Yes, if you reread my post, you’ll see I mentioned several other ways. I simply saw plugins that make it easier for the many people I see who get stuck when you give them DNS / A record instructions and got to thinking.

I’ll work harder on not thinking. :slight_smile:

@easternwawoman your thinking is not wrong, per se.
However there is something to consider:
Using a plugin is easy. I mean that kind of easy one gets when doing something without understanding what he is doing, just happy it works somehow, until… The plugin works no more.

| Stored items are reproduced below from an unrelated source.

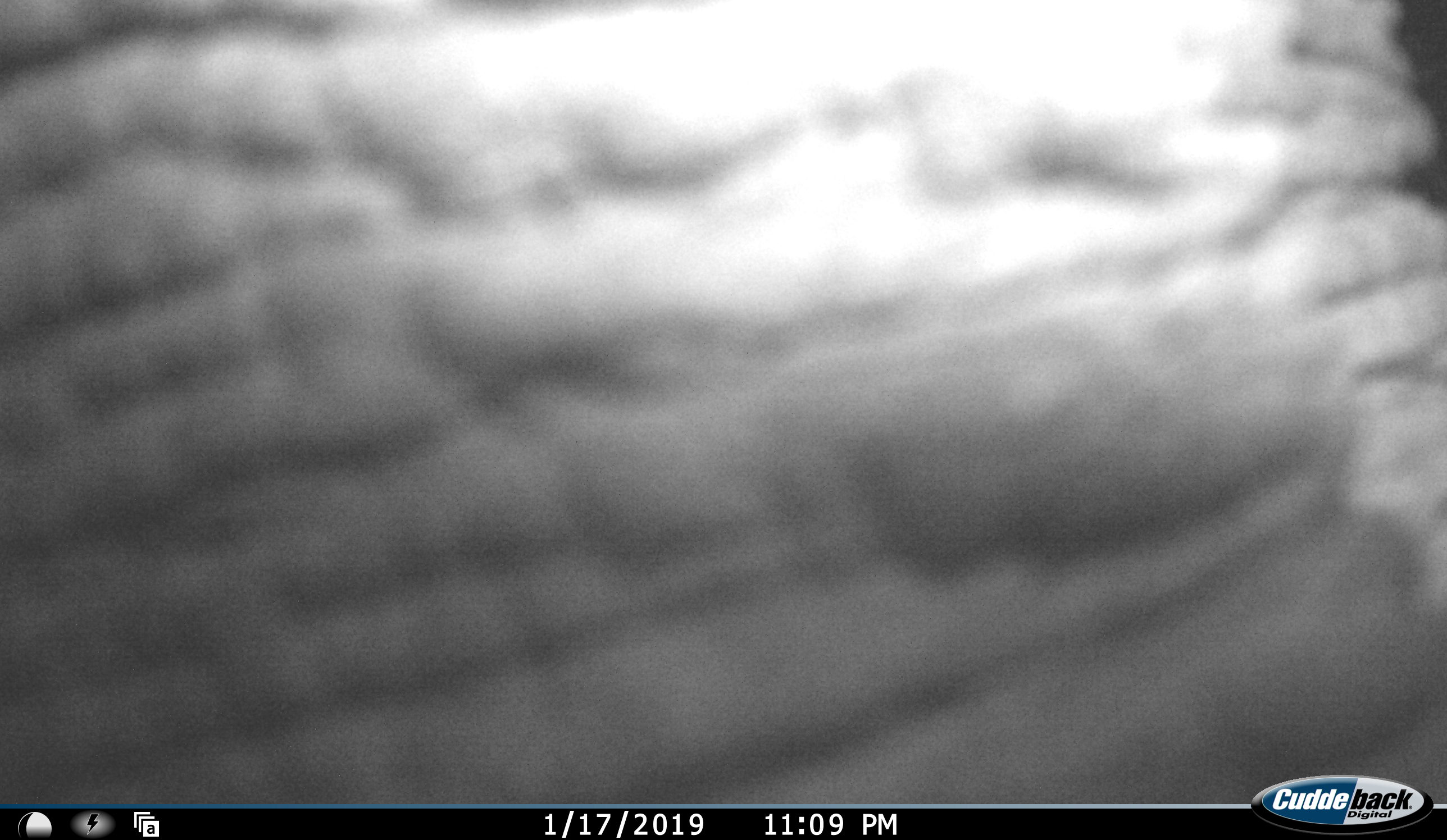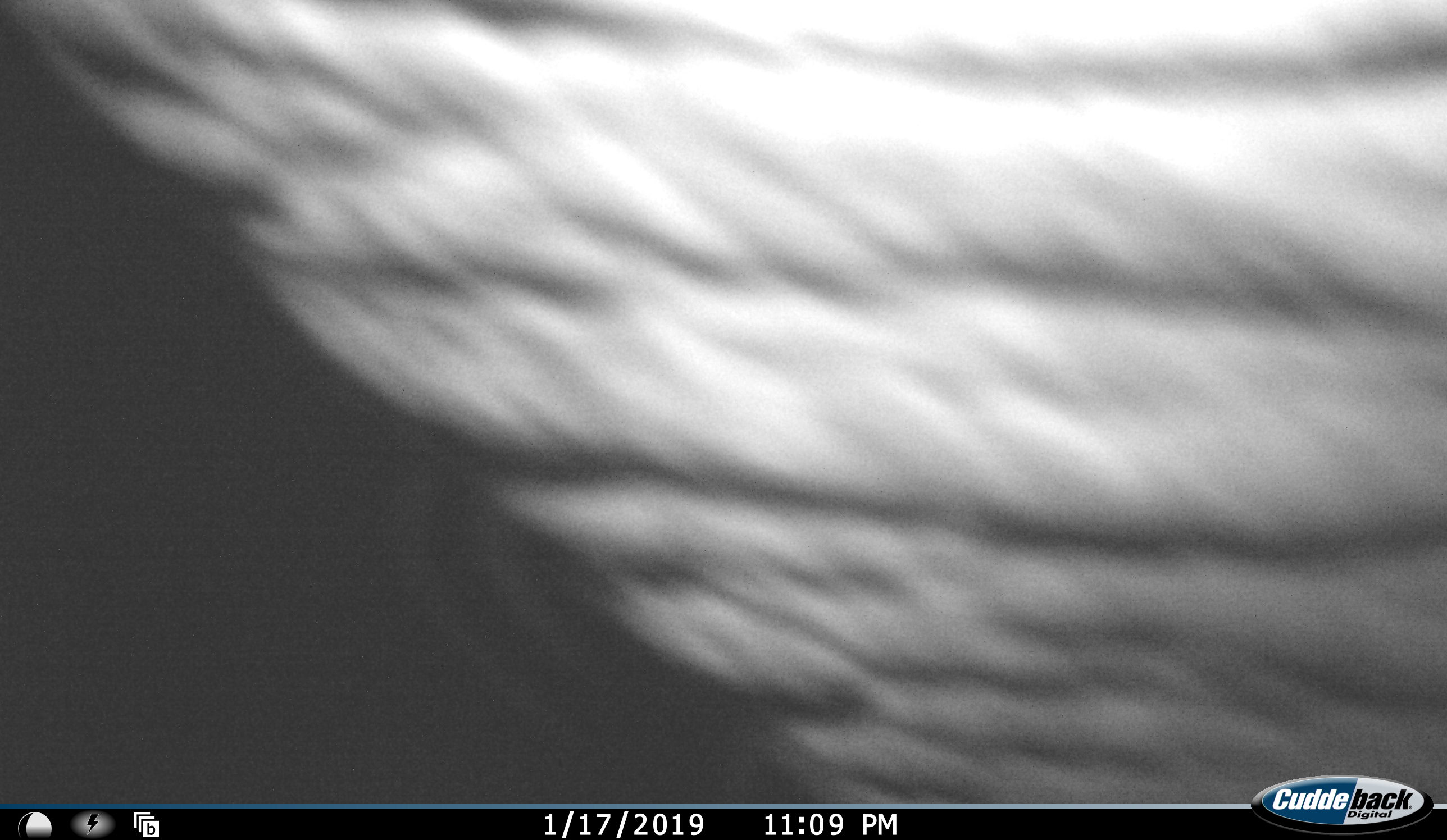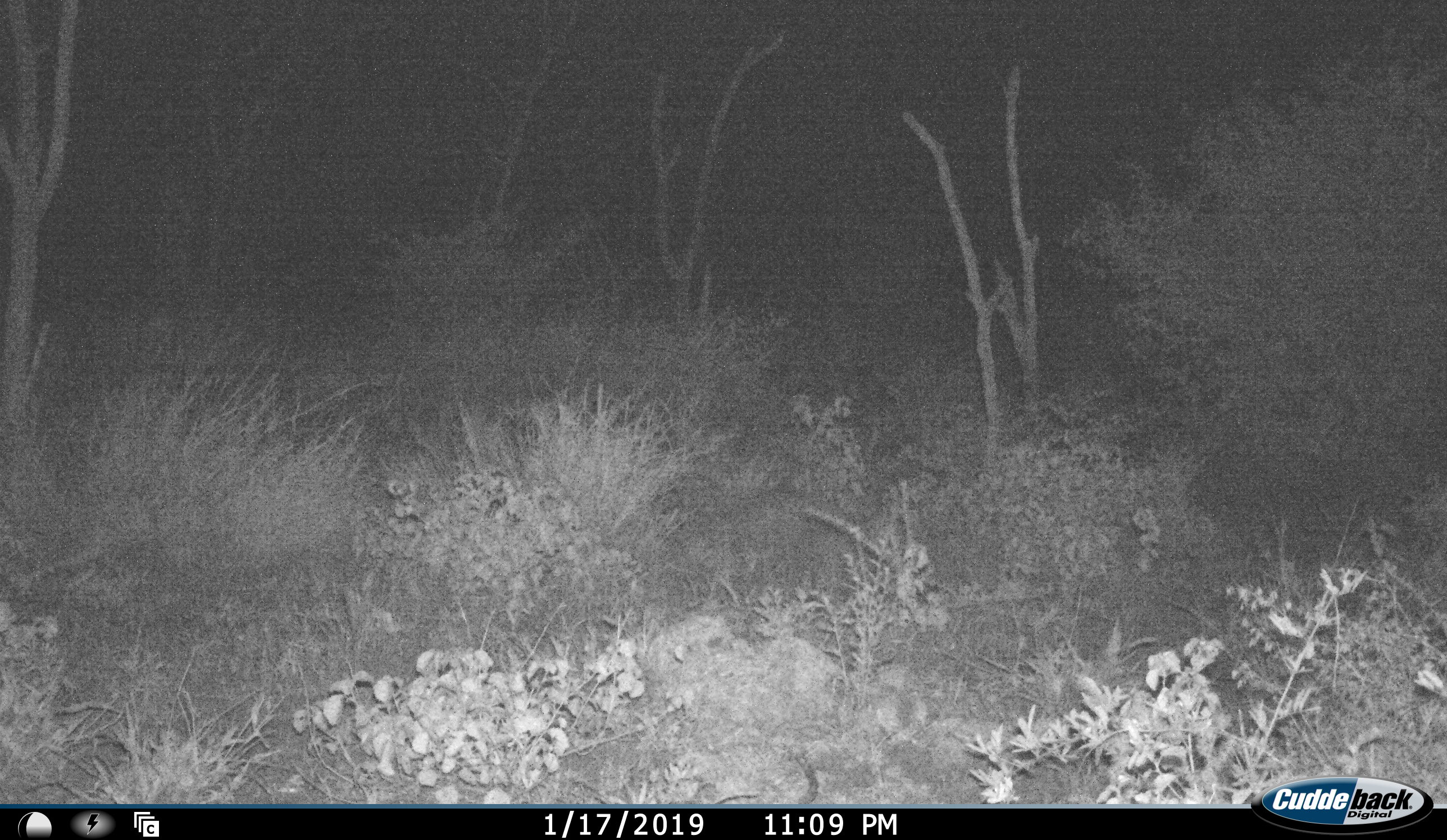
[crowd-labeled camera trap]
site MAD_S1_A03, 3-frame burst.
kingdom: Animalia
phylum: Chordata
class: Mammalia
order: Proboscidea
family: Elephantidae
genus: Loxodonta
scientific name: Loxodonta africana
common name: african bush elephant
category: elephant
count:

For a plethora of reasons. But since it was so easy the person never investigated what plugin was doing.
Result: site down, user at a loss.
Teaching them the process, for DIFFICOULT it may seem, in the first place keeps them informed on what is going on. Secondly protects them. If in the end, after understanding a little more of the matter, they still risk the use of a plugin for this, they at least know what it does and what needs their attention in case it doesn’t work.

I agree. Personally, I avoid plugins.

I wouldn’t have mentioned it but I just have happened to keep running into a surprising number of people who have been posting on StackExchange, Reddit, WordPress.org and elsewhere re their inability to do something I don’t consider particularly difficult. As people seek ease and time is money in business… well… that’s the backstory as to why I put it out there.